Jelas ini merupakan kemunduran yang membahayakan. Pancasila terbentuk dengan latar belakang pluralisme. Hal tersebut tercermin dalam semboyan negara kita, Bhinneka Tunggal Ika. Jika konsep pluralisme dibelokkan, maka ancaman serius terhadap Pancasila. Ada apa ini ? Penulis curiga, jangan-jangan ada pihak tertentu yang berusaha mengutak-atik NKRI dengan mengarahkan persepsi masyarakat bahwa pluralisme itu berbahaya.

Yang mengkhawatirkan, asumsi salah kaprah terkait pluralisme ini sudah terlanjur mewabah. Tak jarang, dalam situs-situs jejaring sosial muncul komentar ajakan untuk menentang pluralisme, kajian-kajian agama turut memberikan sorotan miring, dan khutbah Jumat pun ikut-ikutan melakukan brain storming.
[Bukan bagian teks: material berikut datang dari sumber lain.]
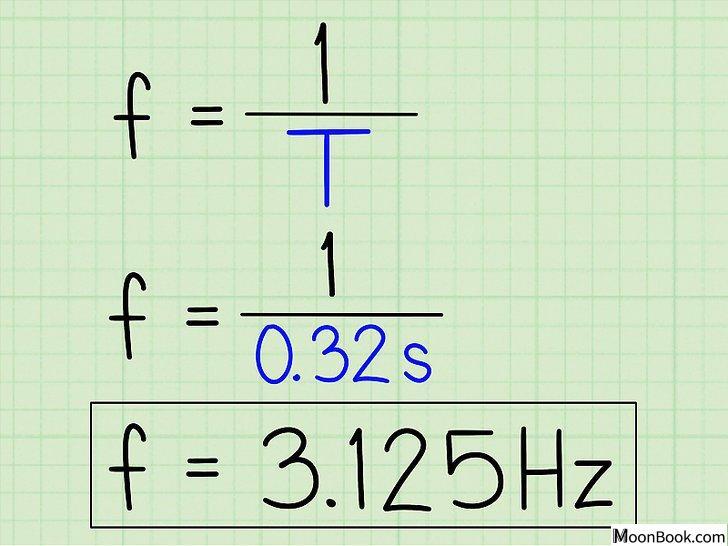 以Calculate Frequency Step 11为标题的图片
Kekhawatiran makin bertambah, seiring maraknya dengung gerakan fundamental keagamaan, penulis merasakan adanya indikasi upaya islamisasi NKRI. Praktis, isu keagamaan dengan mudah dapat dimanfaatkan sebagai kendaraan.
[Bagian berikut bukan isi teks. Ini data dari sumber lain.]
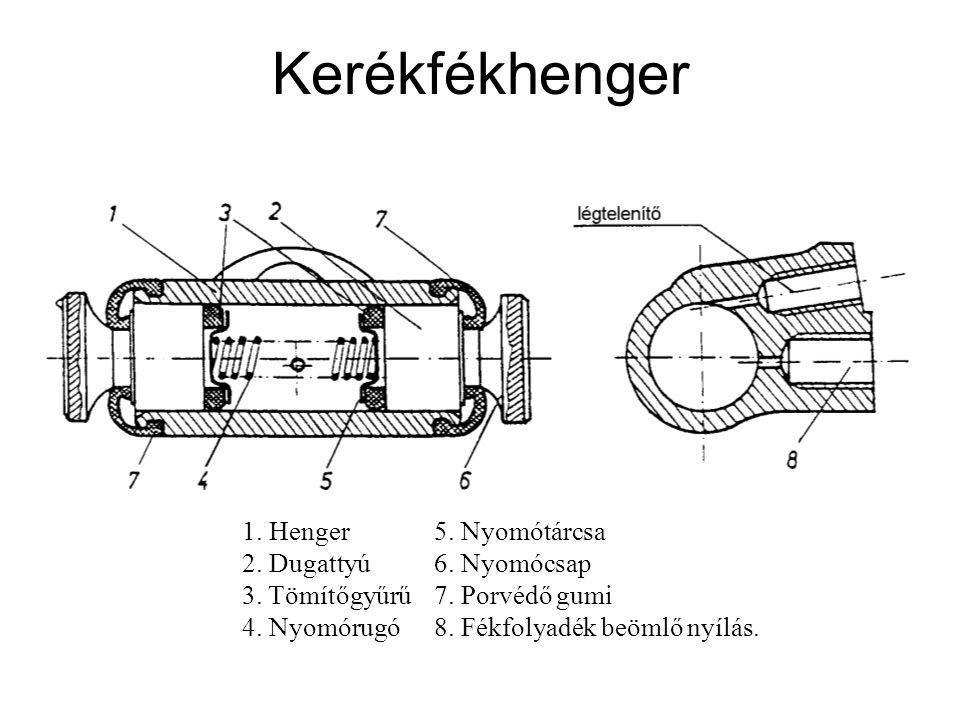 Kerékfékhenger 1. Henger5. Nyomótárcsa 2. Dugattyú6. Nyomócsap 3. Tömítőgyűrű7. Porvédő gumi 4. Nyomórugó8. Fékfolyadék beömlő nyílás.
Dan skenario isu pluralisme ini benar-benar menuai sukses besar. Cukup dengan pernyataan : "Semua agama adalah sama", masyarakat kita kalang kabut tak karuan. Menyusul keluarnya fatwa MUI kemudian, pluralisme akhirnya mengalami peyorasi di tengah masyarakat.

Selamat kepada si empunya skenario, anda selangkah telah berhasil merongrong nilai dasar negara. Dan pelajaran buat kita semua, janganlah mudah-mudahnya melahap umpan sembarangan. Dalam urusan terprovokasi, kita terlalu gampangan.
 
Padahal bila dikaji lebih mendalam, pernyataan "semua agama adalah sama" ini masih terkesan ambigu. Sama dalam hal apa ? Kalau konteksnya sosial, tentu bisa dibenarkan. Sebaliknya, bila konteks yang dimaksud adalah teologi (baca:konsep beribadah kepada Tuhan), tentu saja salah besar.

Selain itu, mengingat ambiguitasnya, kita juga harus melihat siapa yang mengucapkan dan kapasitasnya sebagai apa. Pernyataan tersebut akan memiliki makna berbeda jika diucapkan oleh seorang atheis. Begitu pula apabila yang mengucapkannya adalah seorang negarawan, arti mengayomi semua agama adalah makna yang lebih pas untuk pernyataan itu. 

Sejenak, mari kita membaca sambungan dari semboyan negara kita. Bhinneka tunggal ika tan hana dharma mangrwa, apa arti "tan hana dharma mangrwa"? Banyak arti harfiah yang ditawarkan, diantaranya  tidak ada kerancuan dalam kebenaran, dharma tak dapat dibagi-bagi, tiada kebenaran ganda, dan tidak ada agama yang tujuannya berbeda. Nah, mengejutkan bukan ? Ternyata sambungan semboyan Pancasila memiliki arti harfiah yang hampir mirip dengan pernyataan yang kita perdebatkan.

Kesimpulannya, kerancuan pengertian original pluralisme dan pemahaman sekilas para awamlah yang kemudian memicu memanasnya pertentangan dalam wilayah berlabel "pluralisme agama". Dan penyebabnya sederhana, kemalasan untuk melakukan kajian mendalam. Kita cenderung tahu sedikit akan banyak hal namun tidak tahu banyak akan sedikit hal.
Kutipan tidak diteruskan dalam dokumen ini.